Single by Cristy Lane

from the album I Have a Dream
- B-side: "Everything I Own"
- Released: March 1981
- Recorded: September 1980
- Studio: LSI Studio
- Genre: Country; country pop;
- Length: 3:20
- Label: Liberty
- Songwriter: David Heavener
- Producers: Jerry Gillespie; Don Grierson; Lee Stoller;

Cristy Lane singles chronology
| "I Have a Dream" (1980) | "Love to Love You" (1981) | "Cheatin' Is Still on My Mind" (1981) |

= Love to Love You (Cristy Lane song) =

"Love to Love You" is a song written by David Heavener that was originally recorded by American Christian and country singer Cristy Lane. In 1981, it was released as a single on Liberty Records and became a top 30 charting hit on the North American country charts. "Love to Love You" was released on Lane's corresponding album titled I Have a Dream.

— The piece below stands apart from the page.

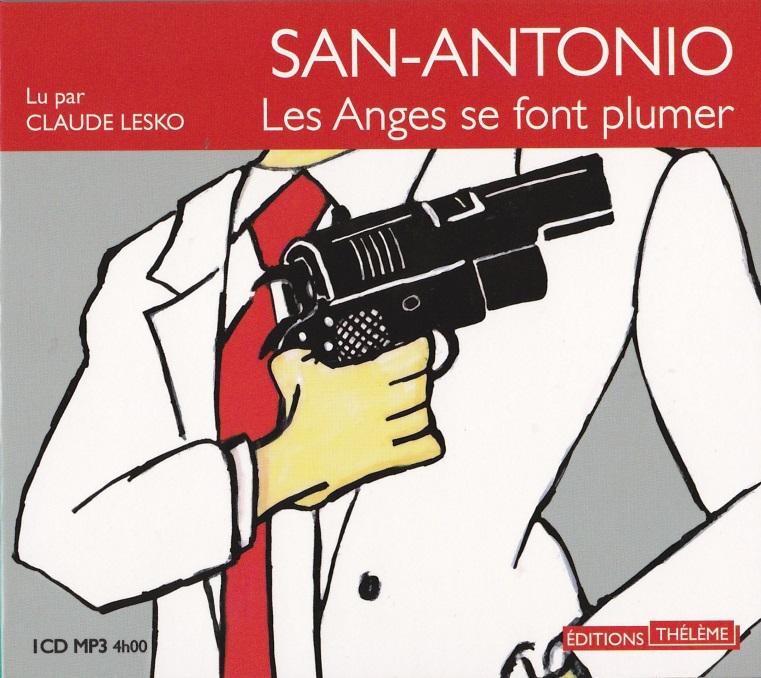 san-antonio-livre-audio-les-anges-se-font-plumer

==Background, recording and chart performance==
By 1980, Cristy Lane had reached commercial success in the country music field with several top ten hits and the number one single "One Day at a Time". Lane recorded several singles in the years that followed for Liberty Records, including "Love to Love You". The song was composed by David Heavener. She recorded the track at LSI Studios, located in Nashville, Tennessee. Taking place in September 1980, the session was produced by Jerry Gillespie, along with assistance from Don Grierson and Lane's husband (and manager) Lee Stoller.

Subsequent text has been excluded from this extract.